Un film de Sergio Corbucci
Pour apporter ma pierre au Corbucci-Godard blogathon proposé par Inisfree, j'ai décidé de visionner un film qui commençait à prendre racine sur une de mes étagères surchargées, Far West Story (ou plutôt La Banda J.S.: Cronaca criminale del Far West).
Western atypique s'il en est, Far West Story choisit de mettre en avant une femme, Sonny, qui s'accroche au basques d'un voleur, Jed, pour devenir son complice dans une succession ininterrompue de braquages. Le couple fonctionne sur une dynamique d'amour (un peu) / haine (beaucoup, par le biais d'un Tomas Milian vociférant rappelant ses prestations picaresques chez Sergio Sollima) un brin agaçantes. Susan George, dont on a un poignant souvenir dans Les chiens de paille de Sam Peckinpah, est ici noyée sous un tombereau d'injures auquel elle réplique parfois, mais demeure tout de même sous l'emprise de ce saltimbanque de Jed. Soif d'aventures ou coup de foudre, elle fait fi de la violence verbale du "héros" pour vivre avec lui, quand bien même on aurait l'impression qu'il pourrait la troquer contre tout ce qui passe. Leur première rencontre se place en outre, sous le signe de la plus détestable des violences physique, Jed tentant, en vain, de la violer. Ce dernier est ainsi, de bout en bout, des plus antipathiques. Et quand survient, alors qu'on ne s'y attend pas, une once de douceur, elle est teintée d'une animalité qui caractérise bien "la bête" Jed, d'ailleurs affublé d'une perruque crasseuse et informe très signifiante.

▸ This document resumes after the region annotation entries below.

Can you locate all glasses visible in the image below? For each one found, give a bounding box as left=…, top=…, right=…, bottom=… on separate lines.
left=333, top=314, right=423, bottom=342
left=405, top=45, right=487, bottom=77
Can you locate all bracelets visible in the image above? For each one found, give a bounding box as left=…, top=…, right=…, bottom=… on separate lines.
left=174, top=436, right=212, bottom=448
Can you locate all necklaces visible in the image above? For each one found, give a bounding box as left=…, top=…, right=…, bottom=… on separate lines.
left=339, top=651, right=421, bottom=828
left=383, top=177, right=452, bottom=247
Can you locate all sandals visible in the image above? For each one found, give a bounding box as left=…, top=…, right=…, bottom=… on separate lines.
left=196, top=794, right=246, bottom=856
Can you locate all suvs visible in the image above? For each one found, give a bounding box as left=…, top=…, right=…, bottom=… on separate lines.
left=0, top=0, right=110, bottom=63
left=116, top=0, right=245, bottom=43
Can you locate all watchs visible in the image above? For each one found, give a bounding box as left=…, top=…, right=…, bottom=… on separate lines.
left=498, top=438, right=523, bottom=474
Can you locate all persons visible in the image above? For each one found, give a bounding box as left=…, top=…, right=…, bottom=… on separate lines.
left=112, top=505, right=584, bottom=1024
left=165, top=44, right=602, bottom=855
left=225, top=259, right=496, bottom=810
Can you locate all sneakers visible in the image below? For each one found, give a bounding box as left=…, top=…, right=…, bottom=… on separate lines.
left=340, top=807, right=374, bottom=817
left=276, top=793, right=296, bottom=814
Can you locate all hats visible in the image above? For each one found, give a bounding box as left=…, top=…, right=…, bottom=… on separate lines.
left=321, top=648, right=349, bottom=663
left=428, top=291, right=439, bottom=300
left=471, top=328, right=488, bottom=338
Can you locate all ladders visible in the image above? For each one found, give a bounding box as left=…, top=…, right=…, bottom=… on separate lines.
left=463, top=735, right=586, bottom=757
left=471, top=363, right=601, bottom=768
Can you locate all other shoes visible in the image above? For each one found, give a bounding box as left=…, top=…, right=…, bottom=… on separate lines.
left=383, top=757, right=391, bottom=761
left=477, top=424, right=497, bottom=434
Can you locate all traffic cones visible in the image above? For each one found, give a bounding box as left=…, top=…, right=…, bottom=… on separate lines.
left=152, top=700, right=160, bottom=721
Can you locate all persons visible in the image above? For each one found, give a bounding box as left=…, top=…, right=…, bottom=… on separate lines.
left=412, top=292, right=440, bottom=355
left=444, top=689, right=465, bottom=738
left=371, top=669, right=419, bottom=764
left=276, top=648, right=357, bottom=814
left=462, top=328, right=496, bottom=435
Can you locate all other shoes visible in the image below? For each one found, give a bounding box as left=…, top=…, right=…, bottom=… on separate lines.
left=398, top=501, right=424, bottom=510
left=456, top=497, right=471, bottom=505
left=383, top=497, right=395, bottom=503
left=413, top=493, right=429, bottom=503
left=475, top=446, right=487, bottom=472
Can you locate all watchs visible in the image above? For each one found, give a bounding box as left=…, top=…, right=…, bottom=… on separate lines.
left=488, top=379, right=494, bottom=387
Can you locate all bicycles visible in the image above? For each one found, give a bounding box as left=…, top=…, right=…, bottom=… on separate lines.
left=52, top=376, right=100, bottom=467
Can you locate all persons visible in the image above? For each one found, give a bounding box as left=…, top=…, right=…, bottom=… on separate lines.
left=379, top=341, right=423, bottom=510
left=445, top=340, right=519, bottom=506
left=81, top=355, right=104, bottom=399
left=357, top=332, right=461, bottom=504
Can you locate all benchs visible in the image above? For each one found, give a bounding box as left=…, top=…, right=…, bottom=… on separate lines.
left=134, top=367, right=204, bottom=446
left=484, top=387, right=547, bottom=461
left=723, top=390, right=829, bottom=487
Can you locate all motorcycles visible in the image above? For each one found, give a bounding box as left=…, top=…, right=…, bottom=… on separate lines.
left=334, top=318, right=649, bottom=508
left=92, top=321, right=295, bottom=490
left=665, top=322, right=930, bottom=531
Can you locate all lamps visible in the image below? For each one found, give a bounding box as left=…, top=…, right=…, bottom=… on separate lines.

En fil rouge de ce Far West Story, se tient la poursuite du grand méchant, Franciscus, interprété par un Telly Savalas égal à lui-même (on le retrouve la même année dans l'énigmatique et fascinant Lisa et le Diable de Mario Bava). Sa dégaine, en adéquation avec les autres protagonistes du film en plus classe (tout en chapeau informe, cigare, voire même un bien seillant manteau de fourure),lui confère une stature bancale assez loin de la toute-puissance classique des grands méchants. Il a une des meilleures scènes du film, dans une grange alors qu'il est à la recherche du duo. cachés sous les tas de grain, Jed et Sonny essayent d'éviter les coups, et tout l'espace s'embrase d'un feu terrassant.
La musique, signée Ennio Morricone, sonne comme un travail mineur du maître ; les trajectoires miséreuses et violentes des personnages sont épaulées par une mélodie sifflée répétée à l'envi (une constante), mais qui semble étriquée, ne réussissant pas à transcender ce qui se passe à l'écran, le mètre-étalon restant les films de Leone. Ici, tout reste à ras de terre, en mode mineur justement, dans un brouillard d'incertitudes et de frustrations (l'impossibilité pour Jed de coucher avec Sonny, vierge). Cette cavalcade très Bonnie & Clyde survient après un tournant dans l'histoire du western italien, le On l'appelle Trinita (Enzo Barboni, 1970) qui instaurait un ton comique qui a tout de suite plu au public. Je n'irais cependant pas jusqu'à affirmer que Corbucci le reprend à son compte ici, l'humour venant comme un effet collatéral des actions, jamais ouvertement drôles. On en retire surtout une grande impression de violences jetées à la face de la femme, un peu comme Panique à Needle Park (1971), où Pacino descendait Kitty Winn, lui-même paumé. Le résultat est ici un film en demi-teintes, dont on ressort, à l'image des personnages, frustré et mal à l'aise.
Commentaires
Merci, Raphaël, voici qui rééquilibre avec les amoureux de Godard ! Comme Tepepa, je suis plus enthousiaste sur ce film qui a été une petite révélation (je mets le lien sur l'URL). La violence de Jed envers Sonny est assez raide, mais il me semble que la dimension ironique l'atténue partiellement. D'autre part, la scène finale montre bien un renversement de leur rapport, bien dans la lignée de la façon dont Corbucci parle (filme) les femmes.
La musique de Morricone n'est pas de ses plus grandes réussites, mais le thème de Sonny, assez lent, plus romantique, est prenant. En l'écoutant régulièrement, j'ai fini par y prendre goût.
D'accord pour la scène finale (Jed ne peut pas être séparé de Sonny, il ne peut donc que la suivre) et pour le thème de Sonny, qui a un beau passage (celui où des voix féminines fredonnent "Sonny... Sonny...").
Je n'ai par contre pas vraiment perçu la dimension ironique, si ce n'est dans la peinture excentrique de Jed, personnage qui n'attire, c'est vrai, aucune sympathie de ma part. Heureux de l'avoir découvert tout de même, poussé par l'envie de participer à votre blogathon.